Walmart is being sued by the Federal Trade Commission (FTC) for allowing scammers to use its money transfer services. According to the FTC, customers lost hundreds of millions of dollars.
From 2013 to 2018, Walmart processed more than $197 million in payments “that were the subject of fraud complaints,” in addition to over $1.3 billion in related payments, according to the FTC.
The lawsuit comes at a bad time for the company which has come under criticism from customers over its perceived lurch into supporting “woke” causes and weighing in on political issues. Shareholders recently defeated an abortion-friendly resolution.
In the lawsuit (pdf), the nation’s largest retailer ignored warning signs and failed to properly secure the transfer procedures that Walmart promised customers. The failure enabled scammers to “cash out” at the stores.

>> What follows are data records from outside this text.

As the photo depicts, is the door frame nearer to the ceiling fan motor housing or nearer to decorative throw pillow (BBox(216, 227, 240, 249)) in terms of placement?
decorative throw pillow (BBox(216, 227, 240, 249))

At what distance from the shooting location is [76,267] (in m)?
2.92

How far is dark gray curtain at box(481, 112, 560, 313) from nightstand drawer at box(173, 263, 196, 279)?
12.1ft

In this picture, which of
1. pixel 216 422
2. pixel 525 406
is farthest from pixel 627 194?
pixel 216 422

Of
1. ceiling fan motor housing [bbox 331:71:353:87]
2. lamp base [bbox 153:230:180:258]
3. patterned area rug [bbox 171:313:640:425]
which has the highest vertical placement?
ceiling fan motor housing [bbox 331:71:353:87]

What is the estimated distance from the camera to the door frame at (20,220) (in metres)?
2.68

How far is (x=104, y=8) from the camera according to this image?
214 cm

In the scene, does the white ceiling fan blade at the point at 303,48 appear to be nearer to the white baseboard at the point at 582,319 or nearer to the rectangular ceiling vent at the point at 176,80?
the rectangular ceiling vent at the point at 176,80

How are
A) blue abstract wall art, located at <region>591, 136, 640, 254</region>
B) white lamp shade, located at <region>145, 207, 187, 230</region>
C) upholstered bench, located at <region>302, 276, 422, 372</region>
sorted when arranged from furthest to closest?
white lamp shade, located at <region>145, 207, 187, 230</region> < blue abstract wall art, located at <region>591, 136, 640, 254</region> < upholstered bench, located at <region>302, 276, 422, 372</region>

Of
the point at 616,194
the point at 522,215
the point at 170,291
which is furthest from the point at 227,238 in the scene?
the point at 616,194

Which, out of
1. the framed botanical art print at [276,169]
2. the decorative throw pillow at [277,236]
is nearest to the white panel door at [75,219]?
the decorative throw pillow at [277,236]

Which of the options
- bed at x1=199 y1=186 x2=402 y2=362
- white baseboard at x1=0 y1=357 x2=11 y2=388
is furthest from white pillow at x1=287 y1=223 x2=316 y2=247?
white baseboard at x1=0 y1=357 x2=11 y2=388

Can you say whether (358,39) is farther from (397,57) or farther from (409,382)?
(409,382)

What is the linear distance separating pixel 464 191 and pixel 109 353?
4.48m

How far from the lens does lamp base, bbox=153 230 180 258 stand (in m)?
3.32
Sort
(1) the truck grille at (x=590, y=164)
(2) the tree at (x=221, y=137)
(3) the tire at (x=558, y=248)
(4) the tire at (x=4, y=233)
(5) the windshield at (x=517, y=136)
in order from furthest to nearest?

Walmart also failed to train its staff or warn customers – an important breach of trust.
Scam artists make use of these services because they are nearly impossible to track down once the transfer is completed and money is picked up. The FTC has brought up cases against MoneyGram and Western Union earlier for allegedly allowing this to happen and failing to protect customers.
“While scammers used its money transfer services to make off with cash, Walmart looked the other way and pocketed millions in fees,” said Samuel Levine, director of the FTC’s Bureau of Consumer Protection. “Consumers have lost hundreds of millions, and the Commission is holding Walmart accountable for letting fraudsters fleece its customers.”
Walmart said that it “will defend the company’s robust anti-fraud efforts” and low prices that have “saved consumers an estimated $6 billion in money transfer fees.” The retailer also protested against the FTC’s “unprecedented expansion” of authority.
In the complaint, the agency claims scammers used Walmart money transfers as the main channel for “telemarketing schemes like IRS impersonation schemes, relative-in-need ‘grandparent’ scams, sweepstakes scams,” and others.
The FTC claims Walmart “knew” about its role but nonetheless allowed suspicious transfers. Employees processed tens of millions of money transfers each year but were not trained to deny fraudulent payouts until at least May 2017.
“The complaint notes that in some instances Walmart staff were complacent or complicit in scams, accepting cash tips from scammers in exchange for processing fraudulent payments or being directly involved in the scams themselves,” according to a press release.